The governor was referring to Vice President JD Vance, who filled in as host of The Charlie Kirk Show following the conservative commentator’s assassination last week. During the program, Vance repeated his claim that “most of the lunatics in American politics today are proud members of the far left.”
That rhetoric, Walz argued, exemplifies the way Trump’s team exploits grief selectively. When Kirk was shot and killed at a Utah Valley University event on September 10, the White House responded swiftly with public mourning and symbolic acts. When Hortman and her husband were murdered under similarly political circumstances, no such recognition came.
“This isn’t about party labels,” Walz said. “It’s about recognizing lives lost to political hatred. It’s about compassion. And we’re not seeing it from this president.”
The governor further contrasted Trump’s silence with the grief still reverberating across Minnesota. He referenced the recent shooting deaths of two children—8-year-old Fletcher Merkel and 10-year-old Harper Moyski—who were gunned down while praying at a Minneapolis church in August.
“Two weekends in a row. We’ve gone to memorial services for an 8- and 10-year-old, to hear about these beautiful lives,” Walz said. “And I guarantee you, Donald Trump doesn’t know their names—and he’s out there doing this. He doesn’t care.”
The White House, meanwhile, doubled down. Trump told reporters he had no plans to call Walz to offer condolences, dismissing the idea as a waste of time. “I think the governor of Minnesota is so whacked-out. I’m not calling,” Trump said. “Why would I call him?”

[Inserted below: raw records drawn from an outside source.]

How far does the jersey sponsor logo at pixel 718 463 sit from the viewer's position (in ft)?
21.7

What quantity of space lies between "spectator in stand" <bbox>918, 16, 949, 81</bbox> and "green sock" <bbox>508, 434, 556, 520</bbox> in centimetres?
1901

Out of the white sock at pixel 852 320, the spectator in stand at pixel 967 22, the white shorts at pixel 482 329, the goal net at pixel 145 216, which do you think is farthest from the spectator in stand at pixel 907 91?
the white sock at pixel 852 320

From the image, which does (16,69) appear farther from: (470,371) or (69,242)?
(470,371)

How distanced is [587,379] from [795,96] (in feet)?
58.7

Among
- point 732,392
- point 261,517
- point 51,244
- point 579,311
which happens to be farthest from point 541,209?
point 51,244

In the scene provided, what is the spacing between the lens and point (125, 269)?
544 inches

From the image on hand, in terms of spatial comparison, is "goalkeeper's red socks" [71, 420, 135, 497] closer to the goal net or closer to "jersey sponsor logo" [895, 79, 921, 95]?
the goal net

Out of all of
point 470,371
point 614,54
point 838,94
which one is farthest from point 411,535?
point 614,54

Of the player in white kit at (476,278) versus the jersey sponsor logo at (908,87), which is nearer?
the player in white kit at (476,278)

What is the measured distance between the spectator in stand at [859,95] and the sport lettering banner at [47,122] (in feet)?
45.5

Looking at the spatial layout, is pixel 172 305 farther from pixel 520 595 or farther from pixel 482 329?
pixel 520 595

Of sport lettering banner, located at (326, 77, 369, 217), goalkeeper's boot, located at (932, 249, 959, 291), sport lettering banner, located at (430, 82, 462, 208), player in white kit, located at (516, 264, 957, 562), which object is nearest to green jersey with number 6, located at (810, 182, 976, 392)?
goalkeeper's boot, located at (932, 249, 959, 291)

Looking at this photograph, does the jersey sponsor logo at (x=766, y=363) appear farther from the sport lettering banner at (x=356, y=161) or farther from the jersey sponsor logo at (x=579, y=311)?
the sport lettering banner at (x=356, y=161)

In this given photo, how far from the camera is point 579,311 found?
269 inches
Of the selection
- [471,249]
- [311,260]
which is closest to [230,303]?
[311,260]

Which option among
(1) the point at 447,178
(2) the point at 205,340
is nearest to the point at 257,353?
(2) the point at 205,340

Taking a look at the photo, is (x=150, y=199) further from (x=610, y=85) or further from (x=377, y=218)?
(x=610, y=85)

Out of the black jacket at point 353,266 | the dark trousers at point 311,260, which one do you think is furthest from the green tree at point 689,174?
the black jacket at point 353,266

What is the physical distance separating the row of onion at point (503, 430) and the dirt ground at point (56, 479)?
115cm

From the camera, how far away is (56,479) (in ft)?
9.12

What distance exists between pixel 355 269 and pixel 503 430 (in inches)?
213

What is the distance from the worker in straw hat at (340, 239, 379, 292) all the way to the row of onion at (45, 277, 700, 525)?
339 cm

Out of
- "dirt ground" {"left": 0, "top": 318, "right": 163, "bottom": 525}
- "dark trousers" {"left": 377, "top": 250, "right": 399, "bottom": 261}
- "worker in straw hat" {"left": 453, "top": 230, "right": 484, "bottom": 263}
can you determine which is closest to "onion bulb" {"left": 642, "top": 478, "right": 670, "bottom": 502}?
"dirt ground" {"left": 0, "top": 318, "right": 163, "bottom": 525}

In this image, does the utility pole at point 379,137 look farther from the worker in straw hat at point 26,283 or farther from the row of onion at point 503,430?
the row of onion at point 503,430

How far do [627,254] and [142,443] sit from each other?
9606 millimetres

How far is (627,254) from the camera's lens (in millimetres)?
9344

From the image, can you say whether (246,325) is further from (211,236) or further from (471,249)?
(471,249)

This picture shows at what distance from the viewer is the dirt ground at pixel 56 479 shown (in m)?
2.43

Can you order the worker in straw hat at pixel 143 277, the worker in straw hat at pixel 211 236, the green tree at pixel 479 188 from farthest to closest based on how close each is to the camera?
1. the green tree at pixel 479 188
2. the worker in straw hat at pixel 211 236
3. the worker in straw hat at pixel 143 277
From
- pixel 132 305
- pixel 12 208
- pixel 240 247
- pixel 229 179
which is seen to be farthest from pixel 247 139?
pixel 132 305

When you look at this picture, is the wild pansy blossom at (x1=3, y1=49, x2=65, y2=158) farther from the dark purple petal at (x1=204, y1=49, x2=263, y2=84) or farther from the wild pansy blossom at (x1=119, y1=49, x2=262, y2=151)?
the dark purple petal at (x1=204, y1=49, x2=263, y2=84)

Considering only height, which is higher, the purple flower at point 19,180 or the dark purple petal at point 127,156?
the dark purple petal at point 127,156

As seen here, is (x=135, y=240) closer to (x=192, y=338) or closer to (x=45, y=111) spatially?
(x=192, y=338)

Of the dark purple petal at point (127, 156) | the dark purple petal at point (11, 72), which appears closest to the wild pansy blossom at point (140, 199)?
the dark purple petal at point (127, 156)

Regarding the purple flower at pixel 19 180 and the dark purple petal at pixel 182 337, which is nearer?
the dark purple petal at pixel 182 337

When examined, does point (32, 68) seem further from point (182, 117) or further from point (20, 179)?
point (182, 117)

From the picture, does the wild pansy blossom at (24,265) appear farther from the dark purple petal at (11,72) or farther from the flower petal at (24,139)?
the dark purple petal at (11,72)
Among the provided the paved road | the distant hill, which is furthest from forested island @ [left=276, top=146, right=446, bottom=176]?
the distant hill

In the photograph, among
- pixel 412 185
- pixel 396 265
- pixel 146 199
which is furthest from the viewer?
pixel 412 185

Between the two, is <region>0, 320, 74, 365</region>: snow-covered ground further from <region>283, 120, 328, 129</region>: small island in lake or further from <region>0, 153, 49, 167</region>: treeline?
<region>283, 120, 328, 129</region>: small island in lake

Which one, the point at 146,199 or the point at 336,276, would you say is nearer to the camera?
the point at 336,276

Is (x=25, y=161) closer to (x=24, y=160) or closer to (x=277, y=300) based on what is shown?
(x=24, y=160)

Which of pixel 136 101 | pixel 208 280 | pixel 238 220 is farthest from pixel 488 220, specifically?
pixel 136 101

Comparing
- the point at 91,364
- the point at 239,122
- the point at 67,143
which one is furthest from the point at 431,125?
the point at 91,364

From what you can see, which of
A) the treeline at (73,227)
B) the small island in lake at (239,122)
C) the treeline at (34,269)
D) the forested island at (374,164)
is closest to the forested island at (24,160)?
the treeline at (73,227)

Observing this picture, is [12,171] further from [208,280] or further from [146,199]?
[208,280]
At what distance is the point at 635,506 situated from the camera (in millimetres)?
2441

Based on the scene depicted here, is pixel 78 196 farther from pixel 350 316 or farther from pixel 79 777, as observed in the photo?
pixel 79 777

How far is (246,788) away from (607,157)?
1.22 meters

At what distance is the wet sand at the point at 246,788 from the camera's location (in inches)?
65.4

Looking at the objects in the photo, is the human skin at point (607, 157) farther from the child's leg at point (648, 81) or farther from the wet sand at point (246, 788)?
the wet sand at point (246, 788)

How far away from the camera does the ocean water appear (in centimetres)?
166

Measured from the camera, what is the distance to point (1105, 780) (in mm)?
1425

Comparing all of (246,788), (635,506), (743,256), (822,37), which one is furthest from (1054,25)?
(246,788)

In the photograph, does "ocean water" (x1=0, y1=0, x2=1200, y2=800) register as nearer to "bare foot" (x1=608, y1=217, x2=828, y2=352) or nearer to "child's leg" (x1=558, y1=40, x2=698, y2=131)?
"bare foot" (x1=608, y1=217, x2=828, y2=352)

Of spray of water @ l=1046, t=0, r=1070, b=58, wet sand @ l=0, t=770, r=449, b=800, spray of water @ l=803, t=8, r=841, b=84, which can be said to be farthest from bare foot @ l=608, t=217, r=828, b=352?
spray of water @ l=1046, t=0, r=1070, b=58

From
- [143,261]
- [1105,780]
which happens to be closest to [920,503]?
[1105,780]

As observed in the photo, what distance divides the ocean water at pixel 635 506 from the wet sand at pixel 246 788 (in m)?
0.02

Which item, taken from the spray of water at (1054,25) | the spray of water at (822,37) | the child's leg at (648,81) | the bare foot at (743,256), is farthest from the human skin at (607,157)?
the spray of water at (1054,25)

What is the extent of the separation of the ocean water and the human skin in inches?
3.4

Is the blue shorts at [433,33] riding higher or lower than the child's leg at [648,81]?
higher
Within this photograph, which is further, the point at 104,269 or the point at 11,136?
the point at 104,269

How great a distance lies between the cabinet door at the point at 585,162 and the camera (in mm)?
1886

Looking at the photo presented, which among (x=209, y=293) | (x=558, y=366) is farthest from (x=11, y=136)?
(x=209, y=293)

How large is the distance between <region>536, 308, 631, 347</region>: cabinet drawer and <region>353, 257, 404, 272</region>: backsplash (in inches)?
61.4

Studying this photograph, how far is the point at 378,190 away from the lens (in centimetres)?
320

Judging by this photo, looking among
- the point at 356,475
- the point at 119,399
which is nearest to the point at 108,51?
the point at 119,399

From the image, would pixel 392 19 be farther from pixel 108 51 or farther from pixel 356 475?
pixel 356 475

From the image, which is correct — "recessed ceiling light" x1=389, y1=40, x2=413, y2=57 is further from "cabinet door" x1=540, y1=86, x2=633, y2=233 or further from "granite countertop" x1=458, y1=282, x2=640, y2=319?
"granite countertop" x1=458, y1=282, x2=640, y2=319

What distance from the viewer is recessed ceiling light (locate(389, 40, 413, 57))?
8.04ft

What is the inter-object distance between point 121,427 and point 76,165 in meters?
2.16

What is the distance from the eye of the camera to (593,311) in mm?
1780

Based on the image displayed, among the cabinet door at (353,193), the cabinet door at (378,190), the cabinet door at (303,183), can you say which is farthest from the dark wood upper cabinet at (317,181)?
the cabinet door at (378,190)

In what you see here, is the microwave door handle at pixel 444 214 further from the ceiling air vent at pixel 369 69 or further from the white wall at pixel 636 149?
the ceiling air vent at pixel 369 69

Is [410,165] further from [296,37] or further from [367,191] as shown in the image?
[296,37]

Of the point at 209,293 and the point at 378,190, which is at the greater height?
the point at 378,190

The refusal underscored what Walz described as a dangerous pattern: the president’s tendency to divide rather than unify in moments of national pain. “We’re done with it in Minnesota,” Walz vowed. “We’re going to do something about it.”
Walz, who announced this week he will seek a third term as governor, framed his re-election campaign as part of that broader effort to restore empathy and decency to politics. His spokesperson Claire Lancaster reinforced the message, telling the Associated Press: “Governor Walz wishes that President Trump would be a president for all Americans.”
For grieving Minnesotans, however, Trump’s dismissive words have already deepened the wounds left by Hortman’s killing. What should have been a unifying moment of respect became, instead, another political fault line—one that Walz insists the country cannot afford to ignore.